In July, temperatures can range from 30 C during the day, to -5 C at night.

==Plants and animals==
The area is ecologically clean and rich in wild plants, many of which are medicinal. Rare local plants include: apricot, ili barberry, hawthorn, and Alberta iris. In the entire area of the Kolsay lakes, in coniferous forests after heavy rains, various mushrooms appear.

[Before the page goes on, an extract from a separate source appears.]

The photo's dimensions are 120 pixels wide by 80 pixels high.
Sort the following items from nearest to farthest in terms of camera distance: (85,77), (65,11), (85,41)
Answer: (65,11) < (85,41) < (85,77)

Scientists have recorded 704 species of plants in the park (12 of which are classified as rare). For animals, the park has recorded 50 species of mammals, 197 species of birds, 2 species of reptiles, 2 species of amphibian (green toad and süyirtumsıq frog), and 2 species of fish (rainbow trout and Tibetan bare kökbas). Six mammals found in the park are classified as rare in Kazakhstan, including the Tian Shen brown bear (U. a. isabellinus), Central Asian river kamşatı, Turkestan lynx, Snow leopard, Tien Shan argali, and the stone marten.

==Tourism==
There are guest-houses and campsites in the nearby village of Saty. There is a 25 km hiking route that begins at the lower lake, progresses by the Kolsay lakes, and moves over the Sary-Bulak pass (3,278 m). The route takes three days by foot, or one day by horse. Kolsay Lakes are a popular mountain tourism destination in the region. Hiking trails to Kolsay Lakes are relatively accessible for beginners. Popular activities in the area include picnics, horse riding, and mountain biking. April to late September are standard periods for camping in the area.